Burden and unmet need for specialist care in poorly controlled and severe childhood asthma in a Danish nationwide cohort

Affiliations

Burden and unmet need for specialist care in poorly controlled and severe childhood asthma in a Danish nationwide cohort

Kjell Erik Julius Håkansson et al. Respir Res. .

Abstract

Background: Asthma is a common disease in childhood and adolescence with lifelong consequences particularly among those at risk of severe disease, poor control and/or frequent exacerbations. Specialist care is recommended for at-risk children and adolescents, yet access to specialist management in free-to-access healthcare settings remains poorly understood.

Methods: A Danish nationwide cohort of children and adolescents aged 2-17 years with persistent asthma, defined as repeated redemption of inhaled corticosteroids (ICS) during 2015, were followed for two years, to identify at-risk children and adolescents comprising those with severe asthma (classified according to GINA 2020 guidelines), poor control (defined as use of 400/600 (ages 2-11/12 +) annual doses of short-acting bronchodilators), or frequent exacerbations (defined as use of oral steroids or hospitalization), and access to specialist care.
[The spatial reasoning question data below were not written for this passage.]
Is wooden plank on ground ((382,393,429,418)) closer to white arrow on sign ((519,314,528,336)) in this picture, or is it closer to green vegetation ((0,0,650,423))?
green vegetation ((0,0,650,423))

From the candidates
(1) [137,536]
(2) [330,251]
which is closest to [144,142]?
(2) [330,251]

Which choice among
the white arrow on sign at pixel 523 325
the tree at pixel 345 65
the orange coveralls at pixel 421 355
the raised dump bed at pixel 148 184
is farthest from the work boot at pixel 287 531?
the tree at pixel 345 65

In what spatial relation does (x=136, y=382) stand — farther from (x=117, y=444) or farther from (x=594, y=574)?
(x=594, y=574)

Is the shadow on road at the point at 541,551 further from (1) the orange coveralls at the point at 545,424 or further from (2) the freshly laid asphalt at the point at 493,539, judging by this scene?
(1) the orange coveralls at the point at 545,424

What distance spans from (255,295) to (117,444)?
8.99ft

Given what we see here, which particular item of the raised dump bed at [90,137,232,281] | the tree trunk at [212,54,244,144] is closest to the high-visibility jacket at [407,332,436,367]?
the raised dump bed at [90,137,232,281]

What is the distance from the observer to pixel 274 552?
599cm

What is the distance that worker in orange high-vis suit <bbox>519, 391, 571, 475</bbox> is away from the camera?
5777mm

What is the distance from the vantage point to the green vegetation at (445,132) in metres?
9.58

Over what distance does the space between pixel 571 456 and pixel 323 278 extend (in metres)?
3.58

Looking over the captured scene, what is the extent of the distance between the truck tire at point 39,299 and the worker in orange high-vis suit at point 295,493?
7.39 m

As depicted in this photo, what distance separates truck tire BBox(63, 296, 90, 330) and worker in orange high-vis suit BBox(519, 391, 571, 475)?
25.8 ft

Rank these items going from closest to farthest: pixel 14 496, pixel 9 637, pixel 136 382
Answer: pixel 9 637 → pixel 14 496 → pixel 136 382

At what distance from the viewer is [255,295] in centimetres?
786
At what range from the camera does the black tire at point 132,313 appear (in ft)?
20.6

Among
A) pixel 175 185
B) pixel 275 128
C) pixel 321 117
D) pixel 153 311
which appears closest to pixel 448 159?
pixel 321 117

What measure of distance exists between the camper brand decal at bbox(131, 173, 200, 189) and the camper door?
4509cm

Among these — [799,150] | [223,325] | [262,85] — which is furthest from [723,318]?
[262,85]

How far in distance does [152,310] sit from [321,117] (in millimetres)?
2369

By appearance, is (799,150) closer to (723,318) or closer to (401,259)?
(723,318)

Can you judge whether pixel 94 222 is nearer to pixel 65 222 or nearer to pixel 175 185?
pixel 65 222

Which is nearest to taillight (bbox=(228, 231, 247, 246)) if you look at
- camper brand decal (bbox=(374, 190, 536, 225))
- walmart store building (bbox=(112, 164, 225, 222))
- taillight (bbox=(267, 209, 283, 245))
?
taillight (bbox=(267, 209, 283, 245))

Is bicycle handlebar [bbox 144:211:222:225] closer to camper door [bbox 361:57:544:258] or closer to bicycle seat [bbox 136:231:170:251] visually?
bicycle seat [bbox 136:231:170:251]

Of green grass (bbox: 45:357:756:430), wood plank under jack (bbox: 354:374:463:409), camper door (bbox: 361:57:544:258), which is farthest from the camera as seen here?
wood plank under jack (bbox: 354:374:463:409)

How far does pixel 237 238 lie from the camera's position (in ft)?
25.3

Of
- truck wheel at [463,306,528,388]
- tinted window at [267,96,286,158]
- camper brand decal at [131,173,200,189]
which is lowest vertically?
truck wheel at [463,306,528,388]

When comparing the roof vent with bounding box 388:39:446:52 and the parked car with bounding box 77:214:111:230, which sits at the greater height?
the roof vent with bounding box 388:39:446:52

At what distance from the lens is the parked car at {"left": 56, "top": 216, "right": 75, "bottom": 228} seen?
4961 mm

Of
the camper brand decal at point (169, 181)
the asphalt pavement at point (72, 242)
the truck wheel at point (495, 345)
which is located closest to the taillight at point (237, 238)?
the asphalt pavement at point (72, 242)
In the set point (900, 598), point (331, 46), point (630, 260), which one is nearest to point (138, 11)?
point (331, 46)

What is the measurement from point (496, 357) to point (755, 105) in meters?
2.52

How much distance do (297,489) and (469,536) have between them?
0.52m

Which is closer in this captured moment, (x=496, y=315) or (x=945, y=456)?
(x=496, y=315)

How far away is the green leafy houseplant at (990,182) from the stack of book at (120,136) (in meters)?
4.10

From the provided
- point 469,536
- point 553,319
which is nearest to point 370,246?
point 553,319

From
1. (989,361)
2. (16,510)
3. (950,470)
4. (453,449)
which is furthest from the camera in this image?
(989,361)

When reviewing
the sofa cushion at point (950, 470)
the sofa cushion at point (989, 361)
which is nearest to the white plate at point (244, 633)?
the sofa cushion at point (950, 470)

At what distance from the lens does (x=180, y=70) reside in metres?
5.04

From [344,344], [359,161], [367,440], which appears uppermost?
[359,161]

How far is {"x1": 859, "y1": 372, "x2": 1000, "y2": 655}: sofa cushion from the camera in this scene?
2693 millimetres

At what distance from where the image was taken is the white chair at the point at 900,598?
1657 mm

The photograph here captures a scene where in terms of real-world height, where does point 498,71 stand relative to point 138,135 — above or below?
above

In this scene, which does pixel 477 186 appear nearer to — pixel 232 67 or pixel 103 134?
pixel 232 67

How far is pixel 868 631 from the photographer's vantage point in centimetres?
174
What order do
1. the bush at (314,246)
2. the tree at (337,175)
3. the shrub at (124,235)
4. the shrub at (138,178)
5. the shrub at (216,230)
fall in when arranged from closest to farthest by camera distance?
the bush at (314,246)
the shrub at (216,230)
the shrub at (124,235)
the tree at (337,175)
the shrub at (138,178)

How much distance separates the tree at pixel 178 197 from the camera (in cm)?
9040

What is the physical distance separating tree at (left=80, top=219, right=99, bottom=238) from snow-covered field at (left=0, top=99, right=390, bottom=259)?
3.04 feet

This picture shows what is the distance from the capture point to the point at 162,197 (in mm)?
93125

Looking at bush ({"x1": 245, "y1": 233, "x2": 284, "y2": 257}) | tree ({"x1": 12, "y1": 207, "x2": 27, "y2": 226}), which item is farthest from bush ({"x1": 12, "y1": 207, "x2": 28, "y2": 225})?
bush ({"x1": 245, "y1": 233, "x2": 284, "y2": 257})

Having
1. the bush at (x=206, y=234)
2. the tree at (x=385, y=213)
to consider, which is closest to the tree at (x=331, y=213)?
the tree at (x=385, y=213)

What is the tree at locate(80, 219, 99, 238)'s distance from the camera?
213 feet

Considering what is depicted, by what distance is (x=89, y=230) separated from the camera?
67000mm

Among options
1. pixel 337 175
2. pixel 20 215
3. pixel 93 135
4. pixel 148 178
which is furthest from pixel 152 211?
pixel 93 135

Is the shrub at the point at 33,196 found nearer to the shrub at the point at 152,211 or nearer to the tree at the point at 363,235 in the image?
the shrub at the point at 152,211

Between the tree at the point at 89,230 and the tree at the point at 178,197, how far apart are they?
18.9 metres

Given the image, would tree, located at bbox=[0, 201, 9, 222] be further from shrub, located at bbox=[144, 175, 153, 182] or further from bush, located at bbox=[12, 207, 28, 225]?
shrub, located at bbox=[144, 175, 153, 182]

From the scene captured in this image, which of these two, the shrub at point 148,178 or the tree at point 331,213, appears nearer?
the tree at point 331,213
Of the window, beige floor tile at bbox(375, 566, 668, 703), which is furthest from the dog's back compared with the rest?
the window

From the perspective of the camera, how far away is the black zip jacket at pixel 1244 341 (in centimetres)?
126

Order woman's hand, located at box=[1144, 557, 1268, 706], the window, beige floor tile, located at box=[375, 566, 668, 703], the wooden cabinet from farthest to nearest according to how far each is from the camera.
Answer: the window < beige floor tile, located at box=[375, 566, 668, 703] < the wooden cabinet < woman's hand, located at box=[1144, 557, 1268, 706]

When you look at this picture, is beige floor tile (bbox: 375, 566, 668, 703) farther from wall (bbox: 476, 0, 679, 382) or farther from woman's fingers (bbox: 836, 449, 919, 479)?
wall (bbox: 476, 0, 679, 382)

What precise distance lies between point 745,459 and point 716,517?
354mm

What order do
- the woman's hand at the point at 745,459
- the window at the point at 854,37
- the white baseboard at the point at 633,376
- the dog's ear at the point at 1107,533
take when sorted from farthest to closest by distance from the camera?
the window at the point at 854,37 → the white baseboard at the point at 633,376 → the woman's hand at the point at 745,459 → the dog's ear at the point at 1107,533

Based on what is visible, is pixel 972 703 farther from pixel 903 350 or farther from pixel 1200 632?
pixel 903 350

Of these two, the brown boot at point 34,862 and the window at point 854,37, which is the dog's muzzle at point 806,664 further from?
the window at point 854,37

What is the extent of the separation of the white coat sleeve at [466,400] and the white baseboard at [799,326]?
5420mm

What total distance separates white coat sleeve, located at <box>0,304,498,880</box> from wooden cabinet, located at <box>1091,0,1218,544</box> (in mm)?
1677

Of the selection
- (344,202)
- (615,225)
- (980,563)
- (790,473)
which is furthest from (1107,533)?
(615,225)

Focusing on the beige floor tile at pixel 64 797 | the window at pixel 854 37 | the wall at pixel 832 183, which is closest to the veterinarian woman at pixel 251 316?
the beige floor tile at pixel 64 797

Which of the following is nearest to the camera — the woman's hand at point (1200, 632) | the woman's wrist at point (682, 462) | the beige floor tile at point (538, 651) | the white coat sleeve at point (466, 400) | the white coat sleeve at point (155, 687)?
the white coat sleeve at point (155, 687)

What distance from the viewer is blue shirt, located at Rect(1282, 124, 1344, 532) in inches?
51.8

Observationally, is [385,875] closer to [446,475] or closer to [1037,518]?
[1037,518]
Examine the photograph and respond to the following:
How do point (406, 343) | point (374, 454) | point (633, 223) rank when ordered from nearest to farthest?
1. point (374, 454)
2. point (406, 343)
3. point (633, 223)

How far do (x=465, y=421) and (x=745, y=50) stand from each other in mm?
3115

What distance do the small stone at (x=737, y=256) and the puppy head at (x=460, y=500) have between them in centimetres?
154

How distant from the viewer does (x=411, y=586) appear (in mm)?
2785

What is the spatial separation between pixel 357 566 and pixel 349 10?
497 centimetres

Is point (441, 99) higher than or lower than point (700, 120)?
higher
The population is chosen due to detailed medical records in the setting of universal health care.

Results: The cohort comprised of 29,851 children and adolescents (59% boys), with a median age of 9 years. While 17% of children were on high dose ICS, 22% were on daily ICS below GINA low dose cut-off. Prevalence of severe asthma (3.0-6.5%) was lower than poor asthma control (6.4-25%); both declined from childhood to adolescence. Exacerbations occurred in 7.1-9.0% of children, with median number of exacerbations being 1 (IQR 1-1). Despite being classified as having mild-to-moderate asthma, 15% had poor asthma control and 3.8% experienced exacerbation(s), respectively. While 61% of children with severe asthma and 58% with exacerbation-prone disease were in specialist care, only 24% with uncontrolled disease were receiving specialist care. Of children and adolescents using high-dose ICS, 71% were managed in primary care, while the use of additional controllers was more common in specialist care.

Conclusions: Throughout childhood and adolescence, there was a high prevalence of severe asthma and poor control, although their prevalence declined with age. We demonstrate a large unmet need for specialist care among children with at-risk asthma, particularly among those with poorly controlled asthma, even in a system with free-to-access, tax-funded healthcare.

Keywords: Exacerbations; Paediatric asthma; Population cohort.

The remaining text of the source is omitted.